_SELECTED TEXT_:
-- Opening Marker --
Following the passing of the baton in the race to stimulate insulin secretion

G-protein-coupled receptors (GPCRs) are a large and ubiquitous family of transmembrane proteins that mediate the majority of cellular responses to external stimuli. The glucagon-like peptide-1 receptor (GLP-1R) is one of these, an important target in the treatment of type 2 diabetes mellitus, whose prevalence has risen dramatically irrespective of income levels. Binding to its agonist causes GLP-1R to be internalised in the cell, leading to stimulation of insulin secretion. However, the mechanisms remain largely unknown. INTERGLP1 is developing cell lines to study GPCR signalling and GLP-1R internalisation. Making the 'tools' available to the scientific community should significantly speed the development of treatments for diabetes and a host of other GPCR-related conditions.
-- Closing Marker --
_PROVIDED RECORDS_:
-- Opening Marker --
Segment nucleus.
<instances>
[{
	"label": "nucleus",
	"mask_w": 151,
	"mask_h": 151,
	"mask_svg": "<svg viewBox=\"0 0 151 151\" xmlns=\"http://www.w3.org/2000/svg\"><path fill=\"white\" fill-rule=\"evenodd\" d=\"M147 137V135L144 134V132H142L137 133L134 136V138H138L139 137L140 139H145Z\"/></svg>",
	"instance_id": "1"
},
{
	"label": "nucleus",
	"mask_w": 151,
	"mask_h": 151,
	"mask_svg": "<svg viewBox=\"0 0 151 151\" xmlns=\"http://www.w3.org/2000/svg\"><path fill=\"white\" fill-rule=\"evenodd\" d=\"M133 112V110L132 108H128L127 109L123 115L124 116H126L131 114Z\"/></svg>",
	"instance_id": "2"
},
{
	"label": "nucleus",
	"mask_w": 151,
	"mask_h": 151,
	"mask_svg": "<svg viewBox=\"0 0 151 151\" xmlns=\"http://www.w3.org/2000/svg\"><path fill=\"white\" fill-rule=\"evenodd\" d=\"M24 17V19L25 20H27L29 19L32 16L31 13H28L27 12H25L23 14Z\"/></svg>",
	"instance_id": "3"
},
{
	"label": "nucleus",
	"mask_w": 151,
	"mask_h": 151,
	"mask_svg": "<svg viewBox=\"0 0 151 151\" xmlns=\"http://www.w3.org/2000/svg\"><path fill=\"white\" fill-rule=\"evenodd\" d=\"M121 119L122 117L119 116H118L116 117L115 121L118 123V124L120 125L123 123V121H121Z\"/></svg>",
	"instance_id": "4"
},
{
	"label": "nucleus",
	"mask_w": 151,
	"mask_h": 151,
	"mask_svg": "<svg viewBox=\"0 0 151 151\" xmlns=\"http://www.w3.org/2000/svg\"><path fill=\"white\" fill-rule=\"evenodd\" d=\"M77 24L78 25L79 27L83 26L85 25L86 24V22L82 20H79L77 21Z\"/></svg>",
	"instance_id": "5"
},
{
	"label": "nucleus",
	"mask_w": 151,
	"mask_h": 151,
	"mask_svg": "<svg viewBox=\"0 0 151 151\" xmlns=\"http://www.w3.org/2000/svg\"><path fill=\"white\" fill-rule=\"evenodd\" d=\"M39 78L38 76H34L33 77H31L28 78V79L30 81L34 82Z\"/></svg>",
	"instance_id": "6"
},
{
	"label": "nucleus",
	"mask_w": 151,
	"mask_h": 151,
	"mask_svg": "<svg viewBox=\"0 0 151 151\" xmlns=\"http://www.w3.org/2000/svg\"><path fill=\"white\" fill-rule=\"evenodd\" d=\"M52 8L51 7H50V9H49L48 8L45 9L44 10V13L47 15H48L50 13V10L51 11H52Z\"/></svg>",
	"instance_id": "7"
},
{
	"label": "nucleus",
-- Closing Marker --
_ACTIVITY 1_:
In the text on the GLP-1 receptor, what happens to GLP-1R when it binds to its agonist?
_ACTIVITY 2_:
From the text on the GLP-1 receptor, copy word for word the passage that begins at the words "Following the passing" and stops after "other GPCR-related conditions.".

_EXERCISE OUTPUT 1_:
It is internalized in the cell, which leads to stimulation of insulin secretion.

_EXERCISE OUTPUT 2_:
Following the passing of the baton in the race to stimulate insulin secretion

G-protein-coupled receptors (GPCRs) are a large and ubiquitous family of transmembrane proteins that mediate the majority of cellular responses to external stimuli. The glucagon-like peptide-1 receptor (GLP-1R) is one of these, an important target in the treatment of type 2 diabetes mellitus, whose prevalence has risen dramatically irrespective of income levels. Binding to its agonist causes GLP-1R to be internalised in the cell, leading to stimulation of insulin secretion. However, the mechanisms remain largely unknown. INTERGLP1 is developing cell lines to study GPCR signalling and GLP-1R internalisation. Making the 'tools' available to the scientific community should significantly speed the development of treatments for diabetes and a host of other GPCR-related conditions.